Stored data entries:
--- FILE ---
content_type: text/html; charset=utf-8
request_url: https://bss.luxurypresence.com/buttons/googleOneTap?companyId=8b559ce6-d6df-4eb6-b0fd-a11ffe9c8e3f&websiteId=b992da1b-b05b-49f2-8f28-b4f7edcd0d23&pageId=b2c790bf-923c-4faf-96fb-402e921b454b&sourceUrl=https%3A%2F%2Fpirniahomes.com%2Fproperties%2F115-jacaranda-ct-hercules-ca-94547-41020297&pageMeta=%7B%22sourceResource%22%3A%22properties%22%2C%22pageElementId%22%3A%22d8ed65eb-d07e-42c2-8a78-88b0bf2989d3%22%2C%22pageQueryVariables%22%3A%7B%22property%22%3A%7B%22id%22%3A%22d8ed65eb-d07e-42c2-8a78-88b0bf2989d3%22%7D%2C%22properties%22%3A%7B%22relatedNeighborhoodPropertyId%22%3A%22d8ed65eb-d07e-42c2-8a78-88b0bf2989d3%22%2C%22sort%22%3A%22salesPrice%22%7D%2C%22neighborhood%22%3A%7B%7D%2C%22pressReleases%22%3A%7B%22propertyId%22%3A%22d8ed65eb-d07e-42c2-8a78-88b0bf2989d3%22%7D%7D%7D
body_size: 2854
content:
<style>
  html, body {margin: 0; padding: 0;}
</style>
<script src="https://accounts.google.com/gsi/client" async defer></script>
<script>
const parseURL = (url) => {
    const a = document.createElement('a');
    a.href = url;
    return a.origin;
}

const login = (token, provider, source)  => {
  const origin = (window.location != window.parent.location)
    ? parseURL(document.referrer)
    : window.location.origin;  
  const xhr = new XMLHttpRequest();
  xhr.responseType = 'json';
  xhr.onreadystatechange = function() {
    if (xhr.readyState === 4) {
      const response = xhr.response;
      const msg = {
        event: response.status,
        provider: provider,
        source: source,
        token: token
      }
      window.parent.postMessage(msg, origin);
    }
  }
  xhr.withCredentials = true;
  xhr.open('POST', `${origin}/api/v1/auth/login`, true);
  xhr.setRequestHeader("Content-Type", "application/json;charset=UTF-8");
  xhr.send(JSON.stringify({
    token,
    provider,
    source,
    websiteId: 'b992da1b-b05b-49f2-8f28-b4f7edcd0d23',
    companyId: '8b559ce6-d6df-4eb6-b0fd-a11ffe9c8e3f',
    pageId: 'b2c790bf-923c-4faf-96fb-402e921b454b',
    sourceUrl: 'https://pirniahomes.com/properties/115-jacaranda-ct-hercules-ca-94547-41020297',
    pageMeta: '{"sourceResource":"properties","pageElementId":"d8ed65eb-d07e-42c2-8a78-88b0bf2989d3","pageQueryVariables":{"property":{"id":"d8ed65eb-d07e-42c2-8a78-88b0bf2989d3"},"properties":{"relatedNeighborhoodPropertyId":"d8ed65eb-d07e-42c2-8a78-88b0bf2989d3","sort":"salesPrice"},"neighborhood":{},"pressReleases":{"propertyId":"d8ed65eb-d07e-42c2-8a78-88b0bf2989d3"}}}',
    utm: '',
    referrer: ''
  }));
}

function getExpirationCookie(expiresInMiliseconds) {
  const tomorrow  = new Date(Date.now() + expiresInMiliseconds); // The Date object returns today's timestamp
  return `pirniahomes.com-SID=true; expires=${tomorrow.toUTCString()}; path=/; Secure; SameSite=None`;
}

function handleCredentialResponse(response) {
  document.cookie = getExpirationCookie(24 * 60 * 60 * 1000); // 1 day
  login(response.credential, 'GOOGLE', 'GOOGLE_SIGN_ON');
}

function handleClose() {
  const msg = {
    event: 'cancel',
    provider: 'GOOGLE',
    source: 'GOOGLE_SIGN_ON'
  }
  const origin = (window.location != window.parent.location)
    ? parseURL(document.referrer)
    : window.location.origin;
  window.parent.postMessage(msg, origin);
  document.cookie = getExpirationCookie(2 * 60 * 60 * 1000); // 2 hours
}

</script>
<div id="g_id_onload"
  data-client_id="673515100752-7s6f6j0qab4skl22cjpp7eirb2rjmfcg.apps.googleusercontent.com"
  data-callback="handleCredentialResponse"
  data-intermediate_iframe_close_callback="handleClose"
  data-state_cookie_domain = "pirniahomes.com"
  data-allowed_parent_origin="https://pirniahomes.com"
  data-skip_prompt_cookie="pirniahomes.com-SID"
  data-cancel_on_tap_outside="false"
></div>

* Task to complete
Your task is to restate every record exactly.

* Your response
--- FILE ---
content_type: text/html; charset=utf-8
request_url: https://bss.luxurypresence.com/buttons/googleOneTap?companyId=8b559ce6-d6df-4eb6-b0fd-a11ffe9c8e3f&websiteId=b992da1b-b05b-49f2-8f28-b4f7edcd0d23&pageId=b2c790bf-923c-4faf-96fb-402e921b454b&sourceUrl=https%3A%2F%2Fpirniahomes.com%2Fproperties%2F115-jacaranda-ct-hercules-ca-94547-41020297&pageMeta=%7B%22sourceResource%22%3A%22properties%22%2C%22pageElementId%22%3A%22d8ed65eb-d07e-42c2-8a78-88b0bf2989d3%22%2C%22pageQueryVariables%22%3A%7B%22property%22%3A%7B%22id%22%3A%22d8ed65eb-d07e-42c2-8a78-88b0bf2989d3%22%7D%2C%22properties%22%3A%7B%22relatedNeighborhoodPropertyId%22%3A%22d8ed65eb-d07e-42c2-8a78-88b0bf2989d3%22%2C%22sort%22%3A%22salesPrice%22%7D%2C%22neighborhood%22%3A%7B%7D%2C%22pressReleases%22%3A%7B%22propertyId%22%3A%22d8ed65eb-d07e-42c2-8a78-88b0bf2989d3%22%7D%7D%7D
body_size: 2854
content:
<style>
  html, body {margin: 0; padding: 0;}
</style>
<script src="https://accounts.google.com/gsi/client" async defer></script>
<script>
const parseURL = (url) => {
    const a = document.createElement('a');
    a.href = url;
    return a.origin;
}

const login = (token, provider, source)  => {
  const origin = (window.location != window.parent.location)
    ? parseURL(document.referrer)
    : window.location.origin;  
  const xhr = new XMLHttpRequest();
  xhr.responseType = 'json';
  xhr.onreadystatechange = function() {
    if (xhr.readyState === 4) {
      const response = xhr.response;
      const msg = {
        event: response.status,
        provider: provider,
        source: source,
        token: token
      }
      window.parent.postMessage(msg, origin);
    }
  }
  xhr.withCredentials = true;
  xhr.open('POST', `${origin}/api/v1/auth/login`, true);
  xhr.setRequestHeader("Content-Type", "application/json;charset=UTF-8");
  xhr.send(JSON.stringify({
    token,
    provider,
    source,
    websiteId: 'b992da1b-b05b-49f2-8f28-b4f7edcd0d23',
    companyId: '8b559ce6-d6df-4eb6-b0fd-a11ffe9c8e3f',
    pageId: 'b2c790bf-923c-4faf-96fb-402e921b454b',
    sourceUrl: 'https://pirniahomes.com/properties/115-jacaranda-ct-hercules-ca-94547-41020297',
    pageMeta: '{"sourceResource":"properties","pageElementId":"d8ed65eb-d07e-42c2-8a78-88b0bf2989d3","pageQueryVariables":{"property":{"id":"d8ed65eb-d07e-42c2-8a78-88b0bf2989d3"},"properties":{"relatedNeighborhoodPropertyId":"d8ed65eb-d07e-42c2-8a78-88b0bf2989d3","sort":"salesPrice"},"neighborhood":{},"pressReleases":{"propertyId":"d8ed65eb-d07e-42c2-8a78-88b0bf2989d3"}}}',
    utm: '',
    referrer: ''
  }));
}

function getExpirationCookie(expiresInMiliseconds) {
  const tomorrow  = new Date(Date.now() + expiresInMiliseconds); // The Date object returns today's timestamp
  return `pirniahomes.com-SID=true; expires=${tomorrow.toUTCString()}; path=/; Secure; SameSite=None`;
}

function handleCredentialResponse(response) {
  document.cookie = getExpirationCookie(24 * 60 * 60 * 1000); // 1 day
  login(response.credential, 'GOOGLE', 'GOOGLE_SIGN_ON');
}

function handleClose() {
  const msg = {
    event: 'cancel',
    provider: 'GOOGLE',
    source: 'GOOGLE_SIGN_ON'
  }
  const origin = (window.location != window.parent.location)
    ? parseURL(document.referrer)
    : window.location.origin;
  window.parent.postMessage(msg, origin);
  document.cookie = getExpirationCookie(2 * 60 * 60 * 1000); // 2 hours
}

</script>
<div id="g_id_onload"
  data-client_id="673515100752-7s6f6j0qab4skl22cjpp7eirb2rjmfcg.apps.googleusercontent.com"
  data-callback="handleCredentialResponse"
  data-intermediate_iframe_close_callback="handleClose"
  data-state_cookie_domain = "pirniahomes.com"
  data-allowed_parent_origin="https://pirniahomes.com"
  data-skip_prompt_cookie="pirniahomes.com-SID"
  data-cancel_on_tap_outside="false"
></div>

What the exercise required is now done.